WORK INSTRUCTIONS:
1. Reproduce, word for word, the stretch of the article on the film Strive from "Strive was shot" through "depictions of characters.".
2. According to the article on the film Strive, which award did the film win at the American Black Film Festival?
3. Write the next part of the article on the film Strive, continuing from its final sentence.
## BEGIN TEXT SHOWN
Strive is a 2019 American independent coming-of-age drama film.  Set in Harlem, the film tells the story of Kalani Johnson (JoiStaRR), a driven 18-year-old high school student who dreams of getting accepted into Yale University while facing the challenging life in the projects and streets of Harlem - with her only ally being college counselor Mr. Rose (Danny Glover).

The film premiered at the Harlem International Film Festival in May 2019. In June 2019, it screened in competition at the American Black Film Festival in Miami, and won the Jury Award for "Best Screenplay".

Cast
 JoiStaRR as Kalani Johnson
 Danny Glover as Mr. Rose
 Shaylin Becton as Bebe Johnson
 Ricky Flowers Jr. as Jacob Johnson
 Chelsea Lee Wiliams as Grace Johnson
 Warryn Campbell as The Pastor
 Tony D. Head as Mr. Stokes

Production 
Pre-production for the film began at Aletheia Films and Prodigium Pictures in early 2017. Writer Sha-Risse Smith set out to make an inspirational film: "I wish I had a film like this when I was going to boarding school. [...] I want people to watch this and say, if Kalani can do this I can too." Glover joined the film in pre-production as Mr. Rose, a pivotal character for the film.

Strive was shot on location in Harlem later that summer, hiring cast and crew that was mostly New York City-based. The events of the film loosely take place around the housing projects of the Polo Grounds Towers in Coogan's Bluff. The namesake for the film is Striver's Row. Filming took place in and around both of these locations. Residents and community leaders of Harlem were consulted to the choice of locations and depictions of characters.
## END TEXT SHOWN
## BEGIN DATA ENTRIES
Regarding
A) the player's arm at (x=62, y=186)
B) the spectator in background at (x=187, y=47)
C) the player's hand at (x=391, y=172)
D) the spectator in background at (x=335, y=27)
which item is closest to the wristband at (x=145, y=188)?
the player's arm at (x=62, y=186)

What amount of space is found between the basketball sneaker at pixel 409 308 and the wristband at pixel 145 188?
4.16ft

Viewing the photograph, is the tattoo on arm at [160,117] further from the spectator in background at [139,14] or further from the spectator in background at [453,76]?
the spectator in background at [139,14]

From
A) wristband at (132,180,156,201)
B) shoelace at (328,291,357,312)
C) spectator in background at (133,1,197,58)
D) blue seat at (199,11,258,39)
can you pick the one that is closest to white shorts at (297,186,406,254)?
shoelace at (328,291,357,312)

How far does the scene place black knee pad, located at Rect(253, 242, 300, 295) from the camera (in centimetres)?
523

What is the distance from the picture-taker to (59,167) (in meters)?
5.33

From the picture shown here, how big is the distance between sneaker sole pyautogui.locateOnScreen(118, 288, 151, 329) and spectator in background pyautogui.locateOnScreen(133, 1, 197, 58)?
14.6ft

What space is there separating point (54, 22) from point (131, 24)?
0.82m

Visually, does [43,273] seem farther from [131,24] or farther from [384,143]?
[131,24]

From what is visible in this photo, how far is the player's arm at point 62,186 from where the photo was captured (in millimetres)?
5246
## END DATA ENTRIES
## BEGIN DATA ENTRIES
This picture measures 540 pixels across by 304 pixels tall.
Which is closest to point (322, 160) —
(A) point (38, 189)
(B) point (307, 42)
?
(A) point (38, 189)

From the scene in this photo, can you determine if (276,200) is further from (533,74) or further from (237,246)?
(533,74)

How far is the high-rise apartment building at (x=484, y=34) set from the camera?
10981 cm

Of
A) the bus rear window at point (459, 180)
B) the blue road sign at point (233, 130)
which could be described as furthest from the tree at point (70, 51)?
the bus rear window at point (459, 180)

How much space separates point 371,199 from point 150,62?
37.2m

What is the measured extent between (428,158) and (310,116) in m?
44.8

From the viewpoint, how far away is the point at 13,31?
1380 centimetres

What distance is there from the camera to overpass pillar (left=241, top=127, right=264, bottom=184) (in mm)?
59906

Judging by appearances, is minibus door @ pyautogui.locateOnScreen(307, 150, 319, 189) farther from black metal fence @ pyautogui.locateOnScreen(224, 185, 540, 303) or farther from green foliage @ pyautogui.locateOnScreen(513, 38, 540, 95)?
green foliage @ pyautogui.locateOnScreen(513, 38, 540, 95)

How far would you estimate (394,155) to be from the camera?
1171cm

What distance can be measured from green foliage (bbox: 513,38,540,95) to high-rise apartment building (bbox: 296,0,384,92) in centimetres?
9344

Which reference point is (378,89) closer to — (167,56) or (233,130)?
## END DATA ENTRIES
ANSWERS TO THE PROBLEMS:
1.
Strive was shot on location in Harlem later that summer, hiring cast and crew that was mostly New York City-based. The events of the film loosely take place around the housing projects of the Polo Grounds Towers in Coogan's Bluff. The namesake for the film is Striver's Row. Filming took place in and around both of these locations. Residents and community leaders of Harlem were consulted to the choice of locations and depictions of characters.

2. The Jury Award for "Best Screenplay".

3.
Post-production happened in Los Angeles, with Company 3 providing the coloring of the film. Campbell composed the music for the film, while JoiStaRR sang the closing song of the film.

Reception

Accolades 
Strive received the Audience Award, while JoiStaRR received the Best Actress Award at the Harlem International Film Festival and the film screenplay was awarded the Jury Award at the American Black Film Festival in 2019. It was screened at the San Francisco Black Film Festival in June 2019, at the Black Harvest Film Festival in Chicago in August 2019, at the Greater Cleveland Urban Film Festival in Ohio as well as the opening film for The Valley Film Festival in Los Angeles in September.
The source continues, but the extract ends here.